This morning, he is broadcasting for the final time.

Dowdy is retiring from WLNI-FM (105.7 FM), in Lynchburg, where he has spent the past five years doing a morning news talk show. Hear the broadcast at wlni.com, but don’t expect a big to-do during his 6 a.m. to 9 a.m. slot, “The Morning Line with Larry Dowdy & Kenny Shelton.”

“I’m not a big person on goodbyes,” Dowdy, 63, said. “I’m like till the last day, let’s keep the show as close to what we normally do as possible. I probably will mention it, just after we come on the air at 6, and I definitely will mention it like the last 5 minutes of the show, just to thank the listeners.

“These folks get up, they start their day, they take time to text or call in to be part of the show. That means a lot to me.”

They’ve risen to hear Dowdy on the air in a variety of Roanoke-based settings, including the old WROV-AM, K92 (WXLK-FM, 92.3), Star Country (WSLC-FM, 94.9) and Sunny FM, even TV for a few years on television on WDBJ (Channel 7).

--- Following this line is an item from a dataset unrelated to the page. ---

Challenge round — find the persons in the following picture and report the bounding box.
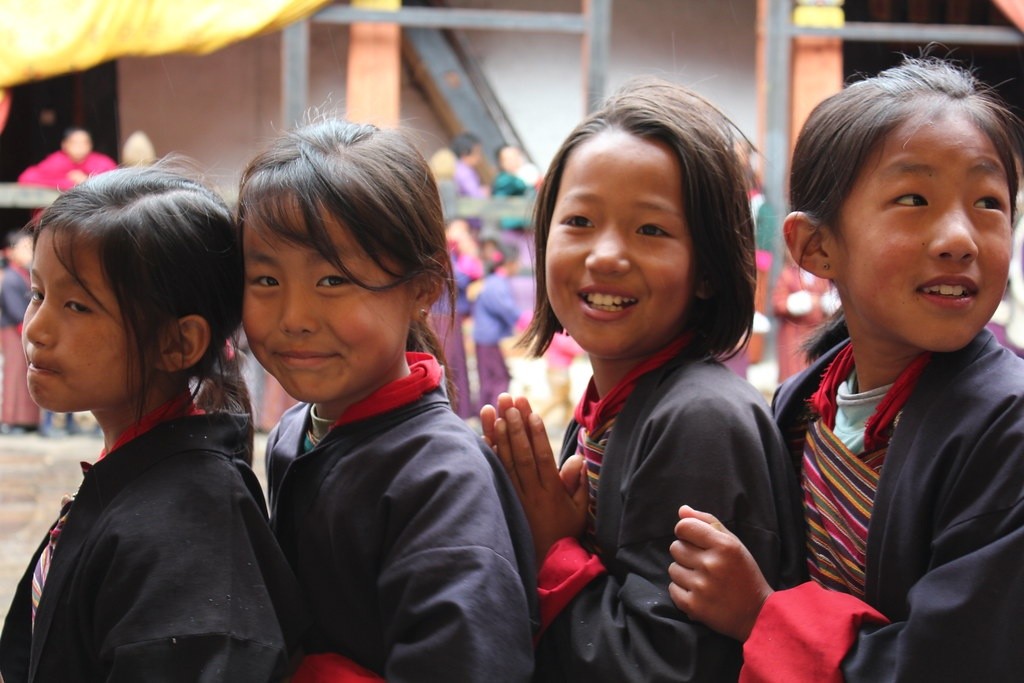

Dowdy got his start at WROV while he was a student at the former Jefferson High School in Roanoke.

Dowdy said he didn’t have a specific reason for leaving, but he looks forward to spending more time with his wife of 31 years, Glenna.

“I’ve always felt guilty about how time-consuming this job is,” he said. “Typically I’m up at 1:45 [a.m.]. Out the door by 3. In the building by 4, sometimes earlier. You’re looking for soundbites. You’re looking for things. People don’t realize the show prep, doing your homework, that goes into doing something like this.”

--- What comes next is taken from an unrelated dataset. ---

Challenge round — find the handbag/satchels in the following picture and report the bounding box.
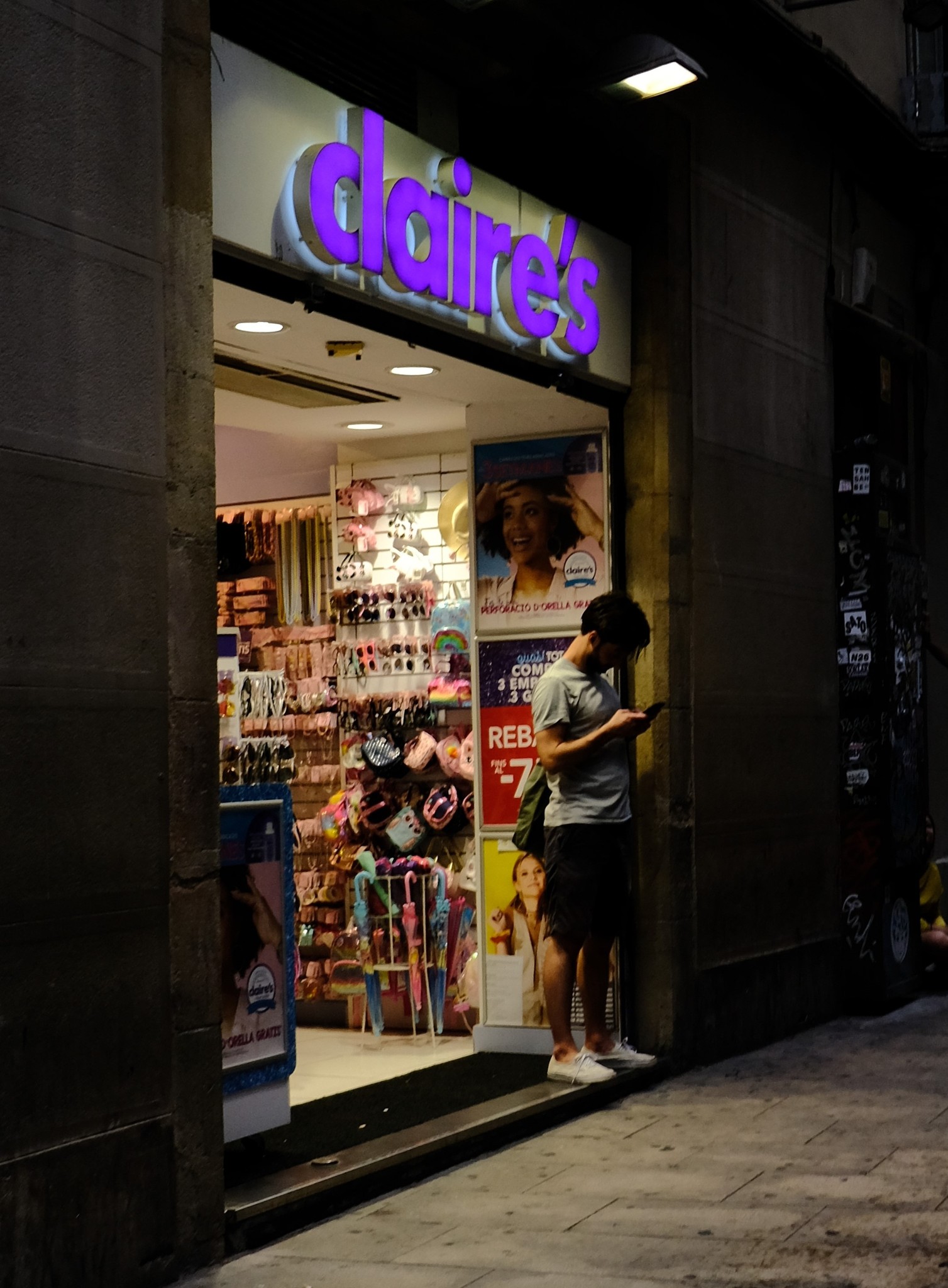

He and newsman Shelton banter about news and trivia, and take calls and text messages during a shift that precedes shows from Brian Kilmeade, Rush Limbaugh and Sean Hannity.

During the first half of Tuesday’s show, Dowdy speculated that Gov. Ralph Northam’s tightening of coronavirus-related restrictions in Hampton Roads might lead the voters there to join those in central and Southwest Virginia, voting Republican in November. Dowdy played soundbites from Attorney General William Barr’s Monday hearing in front of Congress, and opined that “Barr is going to get even” with Democrats who had made the country “a laughingstock.”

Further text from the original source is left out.